Web of Continuity:  
  • SHOC feels his powers might be connected to this portal to the Negative Zone.
  • Traveling into the Negative Zone has altered the colors of Spider-Man’s costume into black and white.  
  • Spider-Man lands on Tarsuu, which is a planet inside the Negative Zone.  The rebels theorize that the portal to Earth was created by Blastaar’s attempts to find new dimensions to conquer.  
  • We discover that this Dusk isn’t the original Dusk, his parents (or perhaps the parents of an earlier Dusk) were killed by Blastaar, and that the original Dusk was thrown into the distortion field between Earth and the Negative Zone.

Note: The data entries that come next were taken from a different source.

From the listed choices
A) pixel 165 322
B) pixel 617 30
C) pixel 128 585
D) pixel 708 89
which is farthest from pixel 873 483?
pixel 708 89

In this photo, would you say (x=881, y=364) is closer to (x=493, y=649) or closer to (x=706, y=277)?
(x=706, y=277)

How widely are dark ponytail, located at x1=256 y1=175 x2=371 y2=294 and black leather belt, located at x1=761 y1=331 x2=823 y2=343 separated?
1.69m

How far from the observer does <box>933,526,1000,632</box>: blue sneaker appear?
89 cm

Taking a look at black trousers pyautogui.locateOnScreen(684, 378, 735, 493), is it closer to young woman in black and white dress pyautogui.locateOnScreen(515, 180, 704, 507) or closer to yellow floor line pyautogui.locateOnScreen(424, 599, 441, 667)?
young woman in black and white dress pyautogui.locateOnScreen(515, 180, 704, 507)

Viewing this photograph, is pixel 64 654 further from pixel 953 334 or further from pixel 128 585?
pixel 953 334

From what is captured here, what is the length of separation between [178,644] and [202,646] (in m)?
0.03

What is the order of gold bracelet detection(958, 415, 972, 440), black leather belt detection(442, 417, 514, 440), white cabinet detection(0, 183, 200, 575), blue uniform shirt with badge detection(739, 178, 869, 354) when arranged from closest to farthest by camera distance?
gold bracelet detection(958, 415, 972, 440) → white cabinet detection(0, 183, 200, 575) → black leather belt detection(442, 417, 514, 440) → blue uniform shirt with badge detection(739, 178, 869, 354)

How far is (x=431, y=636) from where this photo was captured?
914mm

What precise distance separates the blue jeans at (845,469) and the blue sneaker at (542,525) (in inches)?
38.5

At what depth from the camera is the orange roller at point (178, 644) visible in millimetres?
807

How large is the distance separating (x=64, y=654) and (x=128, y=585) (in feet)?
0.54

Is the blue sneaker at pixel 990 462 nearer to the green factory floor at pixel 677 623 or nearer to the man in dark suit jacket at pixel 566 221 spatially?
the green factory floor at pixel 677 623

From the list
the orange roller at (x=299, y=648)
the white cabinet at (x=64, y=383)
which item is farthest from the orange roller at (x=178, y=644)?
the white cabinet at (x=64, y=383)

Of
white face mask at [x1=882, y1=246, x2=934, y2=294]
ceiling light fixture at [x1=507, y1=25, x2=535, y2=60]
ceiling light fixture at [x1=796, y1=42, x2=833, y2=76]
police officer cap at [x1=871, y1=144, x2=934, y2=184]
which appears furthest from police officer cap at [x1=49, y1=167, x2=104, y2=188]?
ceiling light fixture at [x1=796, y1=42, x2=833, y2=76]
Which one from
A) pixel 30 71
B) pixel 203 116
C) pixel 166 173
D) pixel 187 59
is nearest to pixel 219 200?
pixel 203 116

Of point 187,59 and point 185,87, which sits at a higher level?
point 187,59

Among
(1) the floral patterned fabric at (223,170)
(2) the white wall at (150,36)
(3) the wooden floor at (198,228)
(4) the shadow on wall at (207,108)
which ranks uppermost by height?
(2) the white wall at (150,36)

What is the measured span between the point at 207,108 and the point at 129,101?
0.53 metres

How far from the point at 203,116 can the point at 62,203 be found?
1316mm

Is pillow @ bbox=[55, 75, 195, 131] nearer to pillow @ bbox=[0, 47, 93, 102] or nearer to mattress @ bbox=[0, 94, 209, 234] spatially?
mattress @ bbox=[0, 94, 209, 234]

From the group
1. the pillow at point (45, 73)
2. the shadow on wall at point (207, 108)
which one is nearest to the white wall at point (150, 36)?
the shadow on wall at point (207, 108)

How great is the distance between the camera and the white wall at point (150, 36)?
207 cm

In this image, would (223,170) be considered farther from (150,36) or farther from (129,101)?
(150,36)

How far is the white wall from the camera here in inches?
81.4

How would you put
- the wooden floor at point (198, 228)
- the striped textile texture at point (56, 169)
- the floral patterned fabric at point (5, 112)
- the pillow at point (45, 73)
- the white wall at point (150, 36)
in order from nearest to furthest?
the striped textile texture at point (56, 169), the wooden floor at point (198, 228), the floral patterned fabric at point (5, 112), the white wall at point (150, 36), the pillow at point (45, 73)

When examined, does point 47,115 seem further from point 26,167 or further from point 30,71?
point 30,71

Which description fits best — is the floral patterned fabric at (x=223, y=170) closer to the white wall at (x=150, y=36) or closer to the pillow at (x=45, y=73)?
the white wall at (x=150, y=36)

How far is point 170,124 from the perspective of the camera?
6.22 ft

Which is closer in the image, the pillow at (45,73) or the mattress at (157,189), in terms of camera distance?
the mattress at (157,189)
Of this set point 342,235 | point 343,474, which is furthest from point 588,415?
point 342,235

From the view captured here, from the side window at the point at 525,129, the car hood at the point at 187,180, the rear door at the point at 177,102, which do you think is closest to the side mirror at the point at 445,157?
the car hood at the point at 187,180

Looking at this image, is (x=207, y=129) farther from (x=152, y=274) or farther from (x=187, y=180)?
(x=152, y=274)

How Did This Get Published?:  Spider-Man to the imperial troops on page ten:  “I traveled a long way to rescue guys dressed just like these three kids just dragged off.  I’m not leaving without them.”  No one read this line and thought it could stand a rewrite?

"Huh?" Moment:  A mystery figure is pining for the return of the original Dusk at the story’s end, telling Spider-Man (as if he’s there, although he isn’t) that he must find the true Dusk.  Rereading this scene, I’m assuming this is meant to be the replacement Dusk Spider-Man met earlier, although it’s hard to tell given that this is the first time we see him without the all-black Dusk mask (and the mask under the Dusk mask makes the mystery figure look like Spawn.)

Review:  One more issue building up to “Identity Crisis,” although thankfully it’s not another one ending with Peter and MJ deciding that he should adopt a new identity.  It is, however, another issue with a whiny, nagging, and anxious MJ.  The issue opens, literally on the first panel, with MJ scolding Peter for taking a coworker’s advice and looking for a restaurant on Yancy Street.  It’s impossible now to even get through one page of these stories without seeing this horrible, off-putting mischaracterization of MJ.  It’s amazing to me that anyone thought remaking MJ into such an unbearable shrew would somehow draw readers back into the Spider-Man titles.

The purpose of the issue is, obviously, to introduce the Dusk costume.  I think the other outfits don’t have origins more complicated than “Spider-Man made it” or “Spider-Man made it with MJ and/or the Prowler’s help.”  Attaching an actual story to one of the outfits isn’t a bad idea, and it gives John Romita, Jr. an excuse to draw a sci-fi setting he wouldn’t normally be allowed to explore in this book.  We’re also graced with another variation on Spider-Man’s costume, which serves no story purpose whatsoever, but I guess was one more option for Toy Biz to merchandise back in the ‘90s.  The Negative Zone look did appear in one of the early Spider-Man Playstation games, so it does have its own small place in history.

Does anything particularly entertaining come out of this Star Wars riff?  Not really.  The art is dynamic, and the change of pace does break up some of the monotony of the previous issues, but at no point in the story do you ever care about Dusk and the rebels.  Mackie seems to be connecting this plot to his ongoing SHOC storyline, establishing a few similarities between SHOC and Dusk.  SHOC isn’t the original SHOC, Dusk isn’t the original Dusk.  The true SHOC was taciturn and serious, the true Dusk was taciturn and serious.  Both are missing, and SHOC’s powers have an unrevealed connection to the Negative Zone.  Surely this can’t all be a coincidence.  But surely we can’t expect a real answer, either.  Assuming this all paid off one day, some of this issue’s flaws would be easily forgivable, but I don’t have the goodwill to assume these hints will ever go anywhere.

1 comment:

Matt said...

I have to give this issue a bit of credit simply for being a done-in-one. These days, a story about Spider-Man traveling to the Negative Zone, adopting a fallen hero's identity, and rallying his army to overthrow a warlord would be at least a six-part arc.